Wolfgang Gatterbauer Hear name

Associate Professor
Khoury College of Computer Sciences
440 Huntington Avenue
Northeastern University
Boston, MA 02115

+1 (617) 373-2462
Office: 450 West Village H

Northeastern Datalab

I am working on the theory of scalable data management. One of my goals is to extend the capabilities of modern data management systems in generic ways to allow them to support novel functionalities that seem hard at first. Examples of such functionalities are managing provenance, trust, explanations, and uncertain or inconsistent data. To support these functionalities, I am interested in understanding the fundamental algebraic properties that allow algorithms to scale with the size of data by leveraging structure in data: Given a large data or knowledge base, what types of questions can be answered efficiently? And what do we do about those that cannot?

For the hard questions, this work of line tries to find ways to change the objective in a way that qualitatively preserves the original motivation, yet installs those desirable algebraic properties (something we call ''algebraic cheating''). Our work has shown that approaches that leverage those properties and optimize for the overall end-to-end goal can work with less training data and achieve remarkable speed-ups.

Thanks to NSF for supporting us under NSF Career Award IIS-1762268 and NSF Award IIS-1956096. Also thanks a lot to the anonymous reviewers and respective committees for selecting one of our SIGMOD 2024 papers for an honorable mention, our EDBT 2021 paper for the best paper award, our PODS 2021, SIGMOD 2017, VLDB 2015, and WALCOM 2017 papers among "best of conference", and two of our SIGMOD 2020 papers for reproducibility awards.

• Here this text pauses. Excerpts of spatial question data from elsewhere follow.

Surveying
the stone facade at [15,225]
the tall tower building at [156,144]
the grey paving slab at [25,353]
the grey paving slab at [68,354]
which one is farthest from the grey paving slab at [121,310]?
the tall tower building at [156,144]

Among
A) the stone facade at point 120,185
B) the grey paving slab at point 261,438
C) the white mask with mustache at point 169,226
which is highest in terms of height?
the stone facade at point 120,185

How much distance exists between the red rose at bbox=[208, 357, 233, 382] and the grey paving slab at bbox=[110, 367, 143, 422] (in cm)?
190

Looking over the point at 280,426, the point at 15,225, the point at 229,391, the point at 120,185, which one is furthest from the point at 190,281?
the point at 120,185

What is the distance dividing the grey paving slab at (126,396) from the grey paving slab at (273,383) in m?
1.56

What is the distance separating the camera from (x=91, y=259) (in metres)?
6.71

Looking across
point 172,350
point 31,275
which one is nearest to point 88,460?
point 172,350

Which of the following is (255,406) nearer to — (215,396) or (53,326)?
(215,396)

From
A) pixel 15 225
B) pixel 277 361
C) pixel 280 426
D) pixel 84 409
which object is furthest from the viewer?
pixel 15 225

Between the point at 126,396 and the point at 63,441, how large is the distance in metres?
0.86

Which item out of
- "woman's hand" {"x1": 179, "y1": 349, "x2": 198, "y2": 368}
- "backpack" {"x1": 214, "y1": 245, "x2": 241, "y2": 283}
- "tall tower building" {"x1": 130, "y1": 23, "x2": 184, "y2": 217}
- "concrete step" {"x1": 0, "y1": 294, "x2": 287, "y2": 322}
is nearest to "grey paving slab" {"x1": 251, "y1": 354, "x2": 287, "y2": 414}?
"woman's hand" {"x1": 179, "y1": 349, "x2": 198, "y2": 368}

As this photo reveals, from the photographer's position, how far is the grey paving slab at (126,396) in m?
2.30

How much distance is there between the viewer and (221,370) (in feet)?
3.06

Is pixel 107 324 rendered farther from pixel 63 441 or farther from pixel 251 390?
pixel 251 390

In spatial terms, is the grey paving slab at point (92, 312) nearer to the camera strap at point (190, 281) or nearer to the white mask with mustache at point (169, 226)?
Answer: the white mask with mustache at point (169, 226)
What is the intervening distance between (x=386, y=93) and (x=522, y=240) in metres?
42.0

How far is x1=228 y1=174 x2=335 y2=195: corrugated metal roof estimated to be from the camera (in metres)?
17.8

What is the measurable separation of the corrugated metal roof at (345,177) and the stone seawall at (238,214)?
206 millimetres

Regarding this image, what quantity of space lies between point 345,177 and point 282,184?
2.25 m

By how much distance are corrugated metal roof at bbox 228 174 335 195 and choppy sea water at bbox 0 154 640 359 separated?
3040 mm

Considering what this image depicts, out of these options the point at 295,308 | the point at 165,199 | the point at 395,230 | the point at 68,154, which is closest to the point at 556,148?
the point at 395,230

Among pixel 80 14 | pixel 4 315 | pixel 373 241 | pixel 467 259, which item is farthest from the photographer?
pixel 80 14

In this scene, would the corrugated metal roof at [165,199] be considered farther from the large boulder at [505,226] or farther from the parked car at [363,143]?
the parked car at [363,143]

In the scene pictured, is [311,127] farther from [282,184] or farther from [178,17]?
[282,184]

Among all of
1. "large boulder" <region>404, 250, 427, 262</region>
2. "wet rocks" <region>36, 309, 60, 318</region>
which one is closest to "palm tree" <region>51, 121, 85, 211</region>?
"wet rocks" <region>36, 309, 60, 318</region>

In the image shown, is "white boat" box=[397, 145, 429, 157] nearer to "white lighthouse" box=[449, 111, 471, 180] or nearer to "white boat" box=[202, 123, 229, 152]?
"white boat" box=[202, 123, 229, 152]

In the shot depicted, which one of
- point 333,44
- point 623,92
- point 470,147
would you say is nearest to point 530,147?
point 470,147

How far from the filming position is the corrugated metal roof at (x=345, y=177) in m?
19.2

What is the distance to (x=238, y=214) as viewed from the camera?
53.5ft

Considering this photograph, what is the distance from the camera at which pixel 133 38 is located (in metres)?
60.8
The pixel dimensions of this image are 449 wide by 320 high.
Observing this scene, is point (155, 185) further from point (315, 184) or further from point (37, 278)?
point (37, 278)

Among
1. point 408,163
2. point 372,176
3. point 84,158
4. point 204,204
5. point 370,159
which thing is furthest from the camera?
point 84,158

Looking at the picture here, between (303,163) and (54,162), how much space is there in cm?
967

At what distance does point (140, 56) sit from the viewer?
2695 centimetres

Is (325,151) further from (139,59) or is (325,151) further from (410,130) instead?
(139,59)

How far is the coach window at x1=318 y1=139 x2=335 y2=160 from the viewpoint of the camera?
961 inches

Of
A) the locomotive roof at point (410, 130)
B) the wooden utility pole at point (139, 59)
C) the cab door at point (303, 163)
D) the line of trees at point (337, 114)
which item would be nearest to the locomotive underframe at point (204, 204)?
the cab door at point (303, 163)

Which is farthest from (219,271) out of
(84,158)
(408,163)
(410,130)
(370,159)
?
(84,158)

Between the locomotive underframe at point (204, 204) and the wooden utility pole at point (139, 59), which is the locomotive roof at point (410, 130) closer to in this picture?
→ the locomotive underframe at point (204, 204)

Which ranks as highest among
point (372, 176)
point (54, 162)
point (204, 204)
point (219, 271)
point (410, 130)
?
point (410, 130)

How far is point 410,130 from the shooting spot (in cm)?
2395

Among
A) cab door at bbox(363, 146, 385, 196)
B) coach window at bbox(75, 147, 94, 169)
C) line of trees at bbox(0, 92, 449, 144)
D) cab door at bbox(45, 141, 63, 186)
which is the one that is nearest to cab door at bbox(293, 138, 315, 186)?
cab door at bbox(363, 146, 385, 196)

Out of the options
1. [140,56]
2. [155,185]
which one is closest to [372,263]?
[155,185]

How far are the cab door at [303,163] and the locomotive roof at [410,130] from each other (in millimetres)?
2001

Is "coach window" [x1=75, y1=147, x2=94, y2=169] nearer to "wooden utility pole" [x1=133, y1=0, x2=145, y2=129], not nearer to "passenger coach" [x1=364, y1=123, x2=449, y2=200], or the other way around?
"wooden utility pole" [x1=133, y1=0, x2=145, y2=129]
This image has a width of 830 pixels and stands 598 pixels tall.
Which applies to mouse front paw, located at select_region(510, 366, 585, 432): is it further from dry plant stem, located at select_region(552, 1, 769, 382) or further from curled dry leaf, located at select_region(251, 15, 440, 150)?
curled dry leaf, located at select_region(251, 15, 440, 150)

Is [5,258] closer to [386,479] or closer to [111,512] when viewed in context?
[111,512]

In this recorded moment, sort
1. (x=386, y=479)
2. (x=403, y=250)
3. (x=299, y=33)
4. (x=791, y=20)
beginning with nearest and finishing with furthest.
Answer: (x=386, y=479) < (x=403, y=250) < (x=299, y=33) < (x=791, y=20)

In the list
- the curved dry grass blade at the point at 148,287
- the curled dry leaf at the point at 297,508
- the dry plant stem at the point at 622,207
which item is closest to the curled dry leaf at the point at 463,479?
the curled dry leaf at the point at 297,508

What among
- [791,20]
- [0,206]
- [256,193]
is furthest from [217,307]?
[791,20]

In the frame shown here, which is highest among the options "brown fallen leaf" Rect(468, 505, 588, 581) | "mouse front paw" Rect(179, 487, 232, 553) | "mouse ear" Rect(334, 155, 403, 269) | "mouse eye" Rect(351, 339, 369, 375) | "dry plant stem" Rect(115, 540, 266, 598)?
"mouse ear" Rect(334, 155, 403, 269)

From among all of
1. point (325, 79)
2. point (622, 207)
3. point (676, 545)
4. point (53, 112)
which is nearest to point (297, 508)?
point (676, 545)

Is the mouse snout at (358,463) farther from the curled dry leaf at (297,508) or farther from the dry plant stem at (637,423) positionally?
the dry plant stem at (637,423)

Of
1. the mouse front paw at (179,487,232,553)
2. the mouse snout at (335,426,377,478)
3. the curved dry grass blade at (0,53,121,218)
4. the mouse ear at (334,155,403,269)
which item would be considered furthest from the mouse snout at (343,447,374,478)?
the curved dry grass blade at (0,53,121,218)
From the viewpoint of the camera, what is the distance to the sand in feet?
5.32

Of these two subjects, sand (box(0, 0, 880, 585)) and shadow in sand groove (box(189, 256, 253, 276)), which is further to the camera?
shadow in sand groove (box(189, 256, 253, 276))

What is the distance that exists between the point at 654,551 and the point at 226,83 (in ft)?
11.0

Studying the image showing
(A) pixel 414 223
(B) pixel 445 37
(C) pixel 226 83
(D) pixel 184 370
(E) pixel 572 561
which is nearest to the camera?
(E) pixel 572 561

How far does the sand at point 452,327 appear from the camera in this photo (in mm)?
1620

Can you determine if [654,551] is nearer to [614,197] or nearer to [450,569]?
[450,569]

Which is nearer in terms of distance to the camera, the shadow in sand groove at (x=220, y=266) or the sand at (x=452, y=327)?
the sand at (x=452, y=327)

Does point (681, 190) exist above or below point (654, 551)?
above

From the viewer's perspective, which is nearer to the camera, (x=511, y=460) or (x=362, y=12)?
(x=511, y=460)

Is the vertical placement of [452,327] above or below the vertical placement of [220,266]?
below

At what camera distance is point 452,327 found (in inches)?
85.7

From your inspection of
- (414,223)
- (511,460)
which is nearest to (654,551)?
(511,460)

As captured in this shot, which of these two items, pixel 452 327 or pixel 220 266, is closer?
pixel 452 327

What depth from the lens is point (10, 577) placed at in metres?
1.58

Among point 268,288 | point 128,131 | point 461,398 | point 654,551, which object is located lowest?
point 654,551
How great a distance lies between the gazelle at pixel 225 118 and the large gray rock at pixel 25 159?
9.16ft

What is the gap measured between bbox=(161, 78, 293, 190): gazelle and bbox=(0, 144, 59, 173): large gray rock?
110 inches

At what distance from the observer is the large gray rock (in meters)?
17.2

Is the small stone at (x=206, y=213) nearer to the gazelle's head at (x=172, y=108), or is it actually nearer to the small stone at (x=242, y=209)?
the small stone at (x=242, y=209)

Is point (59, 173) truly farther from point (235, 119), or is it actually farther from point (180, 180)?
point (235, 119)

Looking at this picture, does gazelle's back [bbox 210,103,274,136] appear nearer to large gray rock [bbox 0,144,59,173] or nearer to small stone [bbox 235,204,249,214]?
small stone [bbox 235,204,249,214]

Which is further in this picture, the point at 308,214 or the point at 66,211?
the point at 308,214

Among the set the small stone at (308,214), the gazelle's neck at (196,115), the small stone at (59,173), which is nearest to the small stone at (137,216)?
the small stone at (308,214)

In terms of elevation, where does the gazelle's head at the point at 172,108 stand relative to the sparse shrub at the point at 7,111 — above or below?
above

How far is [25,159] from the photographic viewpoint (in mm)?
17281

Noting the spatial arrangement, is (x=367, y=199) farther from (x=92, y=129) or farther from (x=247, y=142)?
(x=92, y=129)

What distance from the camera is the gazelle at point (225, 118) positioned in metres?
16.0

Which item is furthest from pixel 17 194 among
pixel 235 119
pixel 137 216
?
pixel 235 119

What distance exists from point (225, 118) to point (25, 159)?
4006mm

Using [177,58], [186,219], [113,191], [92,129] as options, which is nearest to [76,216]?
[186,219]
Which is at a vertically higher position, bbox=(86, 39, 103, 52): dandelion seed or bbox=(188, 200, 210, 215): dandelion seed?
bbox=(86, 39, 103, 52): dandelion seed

ORCID, Google scholar, DBLP, ArXiv, ACM profile.

Before academia, I worked as an associate for McKinsey & Co. My first university degree is a Dipl.-Ing. in Mechanical Engineering. I also won a bronze medal in the International Physics Olympiad (IPHO).

To Prospective students

Our DATA lab is growing and we are actively looking for students with strong foundations in algorithms, theory, discrete math, data management, and machine learning. Please visit our research opportunities and the topics page of my class ``Principles of scalable data management." Notice I am a big fan of Ray Dalio's principles applied to research (please read this excerpt to see how we like to work in my group) and Barbara Minto's Pyramid Principle.

I have been working or co-advising a number of students over the years, not always as direct advisor. My current directly advised PhD students are: Nikos Tziavelis (Google PhD fellowship recipient 2022 and UC Santa Cruz faculty from fall 2024), Neha Makhija, and Agapi Rissaki.

If you are a prospective PhD student, please read this Data lab research opportunities page before sending me an email. In sharp contrast to prevailing norms, I value good results in standardized test scores and math or science competitions.